[start of Data shown]

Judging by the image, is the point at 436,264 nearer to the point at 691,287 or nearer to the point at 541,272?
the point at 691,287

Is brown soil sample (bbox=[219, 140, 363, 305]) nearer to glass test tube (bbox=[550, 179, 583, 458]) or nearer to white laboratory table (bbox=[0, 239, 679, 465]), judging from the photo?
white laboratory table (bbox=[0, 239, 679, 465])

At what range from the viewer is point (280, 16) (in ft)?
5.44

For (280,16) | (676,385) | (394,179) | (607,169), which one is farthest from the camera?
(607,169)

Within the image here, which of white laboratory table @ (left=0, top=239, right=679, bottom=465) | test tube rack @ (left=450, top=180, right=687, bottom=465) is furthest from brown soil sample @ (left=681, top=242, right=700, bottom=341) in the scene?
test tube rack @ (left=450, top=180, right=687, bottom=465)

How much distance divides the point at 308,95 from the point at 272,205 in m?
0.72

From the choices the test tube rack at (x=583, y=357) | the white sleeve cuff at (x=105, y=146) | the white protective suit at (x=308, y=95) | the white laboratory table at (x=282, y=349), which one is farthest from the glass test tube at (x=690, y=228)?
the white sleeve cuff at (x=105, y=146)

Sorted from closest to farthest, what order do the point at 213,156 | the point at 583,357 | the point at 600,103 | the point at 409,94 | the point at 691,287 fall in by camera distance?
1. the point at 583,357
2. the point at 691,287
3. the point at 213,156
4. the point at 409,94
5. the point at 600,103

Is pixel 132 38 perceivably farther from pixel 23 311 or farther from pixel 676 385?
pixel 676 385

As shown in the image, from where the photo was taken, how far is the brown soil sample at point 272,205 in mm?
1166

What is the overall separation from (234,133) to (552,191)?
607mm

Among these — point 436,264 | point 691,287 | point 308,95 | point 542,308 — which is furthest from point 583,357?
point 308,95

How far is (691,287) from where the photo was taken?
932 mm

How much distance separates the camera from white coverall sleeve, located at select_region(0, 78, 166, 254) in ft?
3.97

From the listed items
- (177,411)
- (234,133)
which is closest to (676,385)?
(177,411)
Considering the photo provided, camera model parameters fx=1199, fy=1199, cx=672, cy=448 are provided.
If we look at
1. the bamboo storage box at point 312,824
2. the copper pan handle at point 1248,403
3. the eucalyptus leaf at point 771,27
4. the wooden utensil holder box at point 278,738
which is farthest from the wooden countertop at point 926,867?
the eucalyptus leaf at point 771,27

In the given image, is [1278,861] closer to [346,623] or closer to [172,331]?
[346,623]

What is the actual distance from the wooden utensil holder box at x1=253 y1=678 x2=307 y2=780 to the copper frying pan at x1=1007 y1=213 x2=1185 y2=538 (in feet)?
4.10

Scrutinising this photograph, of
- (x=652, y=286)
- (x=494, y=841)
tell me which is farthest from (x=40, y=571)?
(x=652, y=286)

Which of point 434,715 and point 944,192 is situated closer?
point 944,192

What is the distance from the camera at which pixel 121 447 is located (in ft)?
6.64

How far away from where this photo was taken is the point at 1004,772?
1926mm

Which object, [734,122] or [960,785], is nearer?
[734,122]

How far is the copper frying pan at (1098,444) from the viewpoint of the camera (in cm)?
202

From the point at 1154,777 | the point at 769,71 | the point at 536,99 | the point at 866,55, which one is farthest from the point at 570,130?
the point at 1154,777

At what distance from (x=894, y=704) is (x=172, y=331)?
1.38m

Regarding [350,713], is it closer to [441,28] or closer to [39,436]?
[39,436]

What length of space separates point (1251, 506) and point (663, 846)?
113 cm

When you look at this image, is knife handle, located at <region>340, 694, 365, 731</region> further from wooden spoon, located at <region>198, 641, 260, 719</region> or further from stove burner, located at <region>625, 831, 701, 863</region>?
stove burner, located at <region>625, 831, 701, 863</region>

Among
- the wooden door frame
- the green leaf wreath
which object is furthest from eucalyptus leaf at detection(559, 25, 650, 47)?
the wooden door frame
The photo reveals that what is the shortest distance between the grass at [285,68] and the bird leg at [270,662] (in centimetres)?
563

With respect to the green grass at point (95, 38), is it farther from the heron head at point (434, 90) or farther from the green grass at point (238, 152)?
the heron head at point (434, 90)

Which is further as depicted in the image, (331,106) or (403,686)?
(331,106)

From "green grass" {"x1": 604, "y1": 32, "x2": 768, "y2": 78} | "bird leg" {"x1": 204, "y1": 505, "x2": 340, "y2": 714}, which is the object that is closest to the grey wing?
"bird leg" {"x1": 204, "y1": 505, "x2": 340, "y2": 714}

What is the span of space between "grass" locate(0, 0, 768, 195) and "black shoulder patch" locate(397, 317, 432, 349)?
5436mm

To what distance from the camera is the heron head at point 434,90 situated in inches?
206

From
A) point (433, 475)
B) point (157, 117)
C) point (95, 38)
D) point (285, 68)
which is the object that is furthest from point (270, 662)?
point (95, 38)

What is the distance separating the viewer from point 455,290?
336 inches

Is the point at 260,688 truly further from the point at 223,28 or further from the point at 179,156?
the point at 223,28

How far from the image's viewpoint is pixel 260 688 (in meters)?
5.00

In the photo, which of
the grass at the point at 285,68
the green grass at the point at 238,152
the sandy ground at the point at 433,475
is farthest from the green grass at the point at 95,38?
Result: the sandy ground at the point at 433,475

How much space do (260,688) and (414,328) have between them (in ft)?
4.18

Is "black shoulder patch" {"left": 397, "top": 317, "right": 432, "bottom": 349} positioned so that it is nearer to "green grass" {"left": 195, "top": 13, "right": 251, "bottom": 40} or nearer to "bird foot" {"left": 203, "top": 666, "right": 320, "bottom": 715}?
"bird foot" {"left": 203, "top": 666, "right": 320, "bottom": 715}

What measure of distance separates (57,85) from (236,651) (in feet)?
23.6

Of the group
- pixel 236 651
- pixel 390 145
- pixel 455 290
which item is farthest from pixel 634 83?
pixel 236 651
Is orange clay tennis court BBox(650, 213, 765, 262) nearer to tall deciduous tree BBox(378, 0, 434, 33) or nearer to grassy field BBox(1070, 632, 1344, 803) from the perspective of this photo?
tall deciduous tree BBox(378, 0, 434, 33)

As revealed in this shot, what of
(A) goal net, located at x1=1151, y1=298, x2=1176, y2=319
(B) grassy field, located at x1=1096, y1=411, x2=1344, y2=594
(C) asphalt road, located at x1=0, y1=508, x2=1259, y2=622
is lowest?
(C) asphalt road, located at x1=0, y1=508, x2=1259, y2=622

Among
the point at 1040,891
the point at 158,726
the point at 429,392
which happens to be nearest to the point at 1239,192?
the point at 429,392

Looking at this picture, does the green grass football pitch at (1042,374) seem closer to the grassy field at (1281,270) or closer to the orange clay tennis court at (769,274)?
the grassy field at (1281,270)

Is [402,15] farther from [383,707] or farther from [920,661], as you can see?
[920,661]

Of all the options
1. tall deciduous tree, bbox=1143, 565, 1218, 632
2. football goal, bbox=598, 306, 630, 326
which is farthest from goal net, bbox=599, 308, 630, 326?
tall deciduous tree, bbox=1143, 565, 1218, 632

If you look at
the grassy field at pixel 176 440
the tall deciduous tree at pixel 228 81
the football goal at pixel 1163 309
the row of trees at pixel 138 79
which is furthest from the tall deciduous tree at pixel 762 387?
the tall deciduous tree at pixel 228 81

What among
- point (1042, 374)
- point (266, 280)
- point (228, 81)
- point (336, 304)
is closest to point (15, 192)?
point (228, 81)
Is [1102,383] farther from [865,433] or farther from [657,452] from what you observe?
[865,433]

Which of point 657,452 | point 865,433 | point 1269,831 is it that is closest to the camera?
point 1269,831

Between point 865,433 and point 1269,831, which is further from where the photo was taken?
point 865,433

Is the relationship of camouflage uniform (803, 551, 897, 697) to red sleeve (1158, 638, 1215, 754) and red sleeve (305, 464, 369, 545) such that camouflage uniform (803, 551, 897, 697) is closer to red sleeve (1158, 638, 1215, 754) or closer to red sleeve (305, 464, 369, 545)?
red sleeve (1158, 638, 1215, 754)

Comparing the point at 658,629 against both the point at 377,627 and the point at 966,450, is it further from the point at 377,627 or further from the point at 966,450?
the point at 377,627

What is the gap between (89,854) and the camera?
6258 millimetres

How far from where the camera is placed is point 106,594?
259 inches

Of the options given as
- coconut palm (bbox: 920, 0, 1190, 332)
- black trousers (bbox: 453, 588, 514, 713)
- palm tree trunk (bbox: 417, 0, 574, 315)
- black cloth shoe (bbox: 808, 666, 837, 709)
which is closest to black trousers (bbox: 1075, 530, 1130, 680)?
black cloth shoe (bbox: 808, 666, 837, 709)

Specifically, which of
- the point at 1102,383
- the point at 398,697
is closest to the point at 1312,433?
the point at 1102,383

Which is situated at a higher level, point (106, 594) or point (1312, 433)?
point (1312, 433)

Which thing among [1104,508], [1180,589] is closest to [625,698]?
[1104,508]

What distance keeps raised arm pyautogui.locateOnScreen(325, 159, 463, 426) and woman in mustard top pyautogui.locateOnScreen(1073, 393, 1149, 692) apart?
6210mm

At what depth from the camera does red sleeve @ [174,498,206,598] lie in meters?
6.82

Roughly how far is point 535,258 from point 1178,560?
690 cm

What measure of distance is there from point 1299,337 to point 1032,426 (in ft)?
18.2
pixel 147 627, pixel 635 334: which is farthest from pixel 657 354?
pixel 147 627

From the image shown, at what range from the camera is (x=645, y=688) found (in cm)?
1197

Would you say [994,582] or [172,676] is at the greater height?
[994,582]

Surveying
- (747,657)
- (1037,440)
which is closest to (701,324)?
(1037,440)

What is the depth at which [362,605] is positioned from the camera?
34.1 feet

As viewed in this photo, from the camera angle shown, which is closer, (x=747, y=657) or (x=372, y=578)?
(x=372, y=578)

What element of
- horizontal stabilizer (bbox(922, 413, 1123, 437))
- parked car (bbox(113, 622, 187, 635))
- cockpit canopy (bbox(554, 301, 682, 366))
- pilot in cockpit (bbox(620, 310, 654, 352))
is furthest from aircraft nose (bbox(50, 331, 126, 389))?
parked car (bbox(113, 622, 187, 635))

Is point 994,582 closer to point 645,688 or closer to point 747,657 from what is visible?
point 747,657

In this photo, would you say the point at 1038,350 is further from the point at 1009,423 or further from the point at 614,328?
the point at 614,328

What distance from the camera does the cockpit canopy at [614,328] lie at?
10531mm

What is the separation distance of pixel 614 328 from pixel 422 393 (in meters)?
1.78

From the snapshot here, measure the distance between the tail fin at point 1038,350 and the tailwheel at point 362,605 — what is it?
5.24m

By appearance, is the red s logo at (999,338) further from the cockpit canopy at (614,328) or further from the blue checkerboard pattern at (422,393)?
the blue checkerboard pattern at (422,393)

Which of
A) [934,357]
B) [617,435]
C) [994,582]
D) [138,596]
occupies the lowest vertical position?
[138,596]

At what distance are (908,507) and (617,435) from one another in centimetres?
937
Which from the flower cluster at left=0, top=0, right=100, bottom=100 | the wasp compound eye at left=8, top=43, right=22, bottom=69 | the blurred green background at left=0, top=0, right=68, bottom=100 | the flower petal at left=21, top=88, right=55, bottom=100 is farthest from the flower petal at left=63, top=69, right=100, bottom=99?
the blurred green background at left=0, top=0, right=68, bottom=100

[end of Data shown]

## Direction
Output the lines from the line containing "At what distance are" to the end, both included; add nothing.

## Answer in full
At what distance are (908,507) and (617,435) from one another in centimetres?
937
Which from the flower cluster at left=0, top=0, right=100, bottom=100 | the wasp compound eye at left=8, top=43, right=22, bottom=69 | the blurred green background at left=0, top=0, right=68, bottom=100 | the flower petal at left=21, top=88, right=55, bottom=100 is farthest from the flower petal at left=63, top=69, right=100, bottom=99?
the blurred green background at left=0, top=0, right=68, bottom=100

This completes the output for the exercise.